**Source passage**

+-------+

REVERSED. On December 9, 1932, Hood River Hotel Company, a corporation, to secure its promissory note for $7,500, executed in favor of the estate of Caroline A. Kamm, deceased, a mortgage upon certain real property in Hood River, Oregon, upon which was situated a building used by the mortgagor as a hotel. The note was payable three years after date and bore interest at six per cent per annum. The mortgagor expressly covenanted that it would make timely payment of all taxes which might be levied against the property. On December 14, 1932, the mortgage was duly recorded.
Caroline A. Kamm had died testate on August 6, 1932. By her will, dated June 17, 1930, she nominated Charles F. Adams and L.F. Steel to be executors *48 thereof and appointed them trustees to receive, hold and manage the assets of her estate from the closing of the administration thereof until five years after the date of the will. The will was duly admitted to probate in Multnomah County on August 15, 1932, and Adams and Steel were appointed executors and qualified as such. The mortgage and note above referred to appear to have been received by the executors in lieu of or as an extension of an earlier mortgage upon the same property, securing a note for $20,000. That mortgage and note were appraised at $5,000 upon the estate inventory. Upon distribution of the assets of the estate, the executors assigned the $7,500 note and mortgage to themselves as trustees. Thereafter, upon termination of the trust, they assigned the mortgage and note to the beneficiaries of the trust, who are the plaintiffs herein. It does not appear that anything was ever paid upon the original $20,000 note, and it is certain that nothing has been paid upon the $7,500 note.
On August 29, 1934, the mortgagor conveyed the mortgaged premises to the defendant G.E. Bradley. G.E. Bradley and Wm. E. Bradley, her husband, thereupon went into possession of the premises and have remained in possession ever since. This suit was instituted to foreclose the mortgage. The complaint was filed February 4, 1943. It is in the usual form in such cases, with additional allegations to the effect that Hood River County foreclosed liens for delinquent taxes upon the mortgaged premises for the years 1926, 1928, 1929 and 1930, and, by virtue of such foreclosure, procured a sheriff's deed conveying the property to it; that thereafter, one L.B. Walker, mother of defendant G.E. Bradley, entered into a written agreement with the county for the purchase of the premises, *49 which agreement she assigned to the defendants Wm. E. Bradley and G.E. Bradley, to whom she quitclaimed the premises; and that Mrs. Walker's dealings with the property were in furtherance of a concerted scheme for the benefit of the defendants Bradley, to procure title to the mortgaged premises free of the lien of the mortgage, in defraud of plaintiffs' rights thereunder.

+-------+

**Request A**
Rewrite the listing starting at the line containing "Focusing on point" and ending at the end of the listing, replacing "large boulder" with "big rock" and leaving everything else unchanged.

**Input records**

+-------+

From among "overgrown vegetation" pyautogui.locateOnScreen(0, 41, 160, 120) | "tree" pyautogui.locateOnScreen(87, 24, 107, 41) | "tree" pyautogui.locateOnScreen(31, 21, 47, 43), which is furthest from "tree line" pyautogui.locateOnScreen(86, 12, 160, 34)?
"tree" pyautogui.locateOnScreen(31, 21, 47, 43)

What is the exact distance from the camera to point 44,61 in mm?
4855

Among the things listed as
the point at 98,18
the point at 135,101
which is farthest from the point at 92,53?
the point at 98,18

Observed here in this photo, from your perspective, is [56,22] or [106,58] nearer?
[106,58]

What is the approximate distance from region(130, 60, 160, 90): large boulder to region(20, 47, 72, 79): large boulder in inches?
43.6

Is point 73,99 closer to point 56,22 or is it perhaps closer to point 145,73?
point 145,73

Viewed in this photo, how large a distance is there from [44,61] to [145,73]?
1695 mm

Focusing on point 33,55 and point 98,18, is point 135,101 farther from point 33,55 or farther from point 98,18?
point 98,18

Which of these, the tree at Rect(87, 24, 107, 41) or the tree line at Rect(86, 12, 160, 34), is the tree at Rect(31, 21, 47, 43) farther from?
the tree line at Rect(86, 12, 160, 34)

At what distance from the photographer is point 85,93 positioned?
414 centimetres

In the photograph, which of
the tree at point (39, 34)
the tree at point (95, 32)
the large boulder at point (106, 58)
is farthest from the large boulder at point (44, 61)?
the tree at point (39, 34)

+-------+

**Request B**
Quote the mortgage foreclosure opinion word for word, starting at "REVERSED. On December" and ending at "was duly recorded.".

**Result A**
Focusing on point 33,55 and point 98,18, is point 135,101 farther from point 33,55 or farther from point 98,18?
point 98,18

Which of these, the tree at Rect(87, 24, 107, 41) or the tree line at Rect(86, 12, 160, 34), is the tree at Rect(31, 21, 47, 43) farther from?
the tree line at Rect(86, 12, 160, 34)

At what distance from the photographer is point 85,93 positioned?
414 centimetres

In the photograph, which of
the tree at point (39, 34)
the tree at point (95, 32)
the big rock at point (106, 58)
is farthest from the big rock at point (44, 61)?
the tree at point (39, 34)

**Result B**
REVERSED. On December 9, 1932, Hood River Hotel Company, a corporation, to secure its promissory note for $7,500, executed in favor of the estate of Caroline A. Kamm, deceased, a mortgage upon certain real property in Hood River, Oregon, upon which was situated a building used by the mortgagor as a hotel. The note was payable three years after date and bore interest at six per cent per annum. The mortgagor expressly covenanted that it would make timely payment of all taxes which might be levied against the property. On December 14, 1932, the mortgage was duly recorded.